Your objective:
Can you turn every line from the one containing "How far from the camera's" through the last line of the items below, both included, into a numbered list with blank lines left out?

== Input records

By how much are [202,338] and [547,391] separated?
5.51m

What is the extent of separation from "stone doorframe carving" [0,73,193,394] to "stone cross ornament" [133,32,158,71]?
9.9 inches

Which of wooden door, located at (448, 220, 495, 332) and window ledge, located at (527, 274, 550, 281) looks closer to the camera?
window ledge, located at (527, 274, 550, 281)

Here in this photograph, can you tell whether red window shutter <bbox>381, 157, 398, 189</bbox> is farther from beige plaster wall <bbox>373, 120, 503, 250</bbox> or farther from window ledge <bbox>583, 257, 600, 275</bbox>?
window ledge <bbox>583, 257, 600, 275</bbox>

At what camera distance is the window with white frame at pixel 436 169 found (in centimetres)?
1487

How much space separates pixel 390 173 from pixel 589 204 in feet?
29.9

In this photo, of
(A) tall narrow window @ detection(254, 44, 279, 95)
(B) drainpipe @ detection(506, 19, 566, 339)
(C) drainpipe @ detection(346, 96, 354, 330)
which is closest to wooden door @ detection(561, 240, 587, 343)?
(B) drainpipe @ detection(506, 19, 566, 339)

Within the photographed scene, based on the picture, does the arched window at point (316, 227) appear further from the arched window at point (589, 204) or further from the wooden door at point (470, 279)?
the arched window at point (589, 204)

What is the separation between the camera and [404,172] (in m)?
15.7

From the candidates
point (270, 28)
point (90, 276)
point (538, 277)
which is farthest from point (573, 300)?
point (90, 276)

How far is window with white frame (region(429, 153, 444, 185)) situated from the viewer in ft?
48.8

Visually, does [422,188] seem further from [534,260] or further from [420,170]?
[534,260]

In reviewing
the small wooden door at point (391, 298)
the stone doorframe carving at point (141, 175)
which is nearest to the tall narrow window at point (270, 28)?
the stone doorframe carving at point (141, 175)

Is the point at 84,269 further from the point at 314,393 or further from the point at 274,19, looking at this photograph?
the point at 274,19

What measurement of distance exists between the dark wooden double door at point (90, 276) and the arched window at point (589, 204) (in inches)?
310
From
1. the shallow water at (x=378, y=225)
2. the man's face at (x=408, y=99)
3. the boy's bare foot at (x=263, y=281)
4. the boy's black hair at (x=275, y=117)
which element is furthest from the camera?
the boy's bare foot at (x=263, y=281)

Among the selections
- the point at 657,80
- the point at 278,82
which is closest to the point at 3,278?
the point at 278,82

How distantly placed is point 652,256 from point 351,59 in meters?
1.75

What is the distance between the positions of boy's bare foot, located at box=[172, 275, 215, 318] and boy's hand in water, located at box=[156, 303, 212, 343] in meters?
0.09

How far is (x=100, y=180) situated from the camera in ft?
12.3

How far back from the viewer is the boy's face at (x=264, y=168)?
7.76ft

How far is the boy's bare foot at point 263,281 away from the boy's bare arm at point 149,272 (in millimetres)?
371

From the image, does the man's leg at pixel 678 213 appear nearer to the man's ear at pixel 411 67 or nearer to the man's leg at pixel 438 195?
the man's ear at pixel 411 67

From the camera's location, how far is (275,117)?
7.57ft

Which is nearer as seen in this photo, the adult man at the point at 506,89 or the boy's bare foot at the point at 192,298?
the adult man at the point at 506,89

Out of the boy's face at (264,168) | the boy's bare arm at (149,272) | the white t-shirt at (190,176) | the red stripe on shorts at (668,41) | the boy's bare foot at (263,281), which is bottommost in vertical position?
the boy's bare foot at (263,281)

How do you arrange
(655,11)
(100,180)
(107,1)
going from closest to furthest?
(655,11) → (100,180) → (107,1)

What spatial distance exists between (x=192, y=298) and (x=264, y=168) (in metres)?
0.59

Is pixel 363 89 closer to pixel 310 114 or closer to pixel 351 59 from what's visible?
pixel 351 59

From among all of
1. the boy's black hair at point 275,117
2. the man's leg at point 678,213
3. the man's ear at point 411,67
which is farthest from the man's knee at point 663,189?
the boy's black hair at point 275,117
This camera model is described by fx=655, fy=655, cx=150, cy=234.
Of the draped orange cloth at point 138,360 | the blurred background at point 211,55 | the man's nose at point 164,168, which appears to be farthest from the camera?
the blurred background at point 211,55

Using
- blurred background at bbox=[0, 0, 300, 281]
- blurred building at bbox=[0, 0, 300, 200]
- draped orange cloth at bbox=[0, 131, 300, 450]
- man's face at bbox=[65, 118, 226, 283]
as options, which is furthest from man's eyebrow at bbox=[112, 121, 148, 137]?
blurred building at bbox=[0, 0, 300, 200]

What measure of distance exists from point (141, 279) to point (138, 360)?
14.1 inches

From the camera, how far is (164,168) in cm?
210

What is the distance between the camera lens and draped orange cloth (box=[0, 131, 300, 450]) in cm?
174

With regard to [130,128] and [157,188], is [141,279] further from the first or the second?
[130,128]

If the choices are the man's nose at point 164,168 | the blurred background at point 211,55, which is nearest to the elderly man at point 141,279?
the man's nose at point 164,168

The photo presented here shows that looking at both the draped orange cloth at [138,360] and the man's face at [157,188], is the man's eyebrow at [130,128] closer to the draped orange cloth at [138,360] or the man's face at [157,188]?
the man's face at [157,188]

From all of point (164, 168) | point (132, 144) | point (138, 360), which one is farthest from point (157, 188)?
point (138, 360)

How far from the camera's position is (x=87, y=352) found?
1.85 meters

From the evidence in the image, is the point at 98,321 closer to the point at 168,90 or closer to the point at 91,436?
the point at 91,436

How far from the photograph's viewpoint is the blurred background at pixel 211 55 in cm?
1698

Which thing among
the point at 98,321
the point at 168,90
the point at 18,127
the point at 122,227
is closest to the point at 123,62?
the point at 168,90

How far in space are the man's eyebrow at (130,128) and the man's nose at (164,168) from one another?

====

Correct result:
1. How far from the camera's position is (x=87, y=352) found?
2. 1.85 meters
3. From the evidence in the image, is the point at 98,321 closer to the point at 168,90 or closer to the point at 91,436?
4. the point at 91,436
5. How far from the photograph's viewpoint is the blurred background at pixel 211 55 in cm?
6. 1698
7. Which thing among
8. the point at 98,321
9. the point at 168,90
10. the point at 18,127
11. the point at 122,227
12. is closest to the point at 123,62?
13. the point at 168,90
14. How far in space are the man's eyebrow at (130,128) and the man's nose at (164,168) from one another?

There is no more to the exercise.